Vorliegender Text:
Vorliegend sei unstreitig, dass die durch die streitigen Rechnungen in Rechnung gestellten Leistungen tatsächlich erbracht worden seien und die Rechnung materiell-rechtlich zutreffend sei. Der Beklagte behaupte auch nicht, dass die streitigen Rechnungen nicht den formellen Mindestinhalt hätten, die eine klare und unstreitige Zuordnung zwischen unstreitiger materieller Leistung und Rechnung ermöglichten.
Die Lieferantin habe es auf mehrfache Nachfrage der Klägerin während des Klageverfahrens abschließend abgelehnt, eine geänderte Rechnung mit den nach Auffassung des Beklagte notwenden formellen Angaben zu erteilen.

Die Klägerin beantragt,

den Bescheid für 2007 über Umsatzsteuer vom 19. Januar 2012 in Gestalt der Einspruchsentscheidung vom 19. Mai 2016 dahingehend zu ändern, dass die Umsatzsteuer um EUR auf EUR herabgesetzt wird,
hilfsweise für den Fall des Unterliegens die Revision
zuzulassen.

Der Beklagte beantragt,

die Klage abzuweisen,
hilfsweise für den Fall der Klagestattgabe die Revision
zuzulassen.

Er verweist zur Begründung zunächst auf seine Ausführungen in der Einspruchsentscheidung.
Weiter führt er aus, dass die streitigen Rechnungen nicht den Anforderungen des § 14 Abs. 4 UStG entsprechen würden. Die Rechnungen wiesen eine Übernahme der Maschine zum 31. Dezember 2006 aus, obwohl die tatsächliche Lieferung in 2007 erfolgt sei. Die Klägerin versuche ebenso wie auch in der Klage wegen Investitionszulage 2006, Az. 1 K 427/13, den Übergang des wirtschaftlichen Eigentums noch im Jahr 2006 zu konstruieren.
Soweit die Klägerin vortrage, dass die Abschlagsrechnung vom 29. Dezember 2006 und die Schlussrechnung vom 31. Dezember 2006 durch geänderte Rechnungen ersetzt worden seien, sei zu berücksichtigen, dass die geänderten Rechnungen keinen Stornohinweis o.ä. enthielten, so dass unklar sei, welches die richtigen Eingangsrechnungen seien. Auch stelle sich die Frage, warum eine Abschlagsrechnung mit einem Zahlungsziel von 30 Tagen und 2 Tage später eine Schlussrechnung mit sofortiger Fälligkeit gestellt worden sei.
Im Rahmen einer Umsatzsteuersonderprüfung bei der Rechnungsausstellerin sei zudem festgestellt worden, dass über die gleiche Leistung mehrere Rechnungen ausgestellt worden seien. Die streitigen Rechnungen vom 29. Dezember 2006 und 31. Dezember 2006 enthielten zudem die gleichen Rechnungsnummern. Letztlich habe die Rechnungslegung vor dem 1. Januar 2007 lediglich der Erwirkung von Subventionen in Form der Investitionszulage für die Anschaffung der streitgegenständlichen Maschine gedient.

Aufgabe und Vorgaben:
Prüfe, ob die folgenden drei Aussagen mit dem vorliegenden Text oben übereinstimmen. Beantworte jede mit Ja oder Nein und führe die entscheidenden Worte des vorliegenden Texts wörtlich als Zitat an.
1. Die Lieferantin hat sich während des Klageverfahrens bereit erklärt, eine geänderte Rechnung auszustellen.
2. Der Beklagte beantragt, die Klage abzuweisen.
3. Nach Darstellung des Beklagten erfolgte die tatsächliche Lieferung der Maschine im Jahr 2006.

Erfasste Daten:
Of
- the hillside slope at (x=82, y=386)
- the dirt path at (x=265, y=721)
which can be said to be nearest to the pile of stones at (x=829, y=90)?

Antwort siehe unten:
1. Nein: „abschließend abgelehnt, eine geänderte Rechnung“
2. Ja: „Der Beklagte beantragt, die Klage abzuweisen“
3. Nein: „obwohl die tatsächliche Lieferung in 2007 erfolgt sei“